Afterwards, I had a walk around the town – that is to say, I walked up one side of the street and down the other. For the size of place it was a nice town. It had two bookstores, a picture gallery, a gift shop, a movie-house. People on the sidewalk smiled at me as I passed. This was beginning to worry me. Nobody, even in America, is
that
friendly. What did they want from me? Up at the far end of the street there was a BP service station, the first one I had seen in America. Feeling vaguely homesick for Blighty, I walked up to have a look at it and was disappointed to see that there wasn’t anything particularly British about it. The guy behind the counter wasn’t even wearing a turban. When he saw me looking in the window he smiled at me with the same strange, unsettling smile. Suddenly I realized what it was – it was the look of someone from outer space, that odd, curiously malevolent B-movie smile of a race of interplanetary creatures who have taken over a small town in the middle of nowhere as their first step towards becoming . . .
Earth Masters
. I know this sounds improbable, but crazier things have happened – look who was in the White House, for Christ’s sake. As I strolled back to the motel, I gave everyone I passed that same eerie smile, thinking I ought to keep on their good side, just in case. ‘And you never know,’ I remarked to myself in a low voice, ‘if they do take over the planet, there might be some openings for a guy of your talents.’

* * *

In the morning I got up very early to a day that promised splendour.

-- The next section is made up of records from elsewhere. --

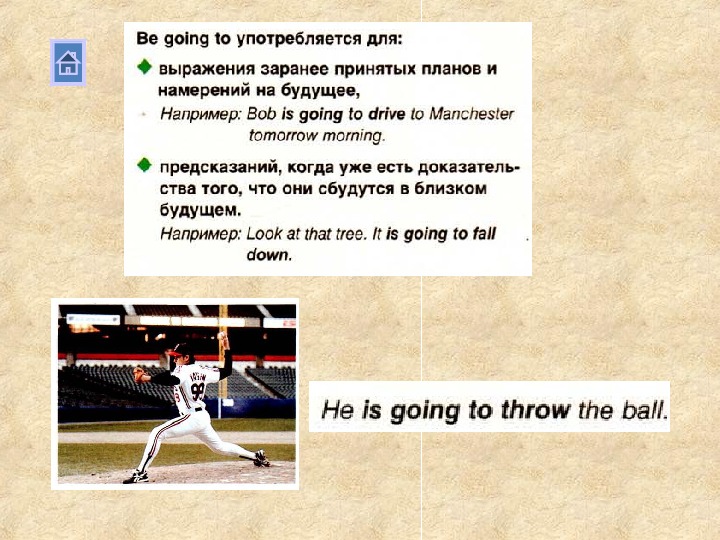 Be going to употребляется для:

выражения заранее принятых планов и намерений на будущее,

Например: Bob is going to drive to Manchester tomorrow morning.

предсказаний, когда уже есть доказательства того, что они сбудутся в близком будущем.

Например: Look at that tree. It is going to fall down.

99

He is going to throw the ball.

I peered out of my motel window. A pink dawn was spilled across the sky. I dressed quickly and hit the road before Littleton had even begun to stir. A few miles out of town I crossed the state line. Vermont presented an altogether greener, tidier prospect than New Hampshire. The hills were fat and soft, like a sleeping animal. The scattered farms looked more prosperous and the meadows climbed high up the rolling hillsides, giving the valleys an alpine air. The sun was soon high and warm. On a ridge overlooking an expanse of hazy foothills, I passed a sign that said
PEACHAM, SETTLED
1776 and beyond that stood a village. I parked beside a red general store and got out to have a look around. There was no-one about. Presumably the people of Littleton had come in the night and taken them off to the planet Zog.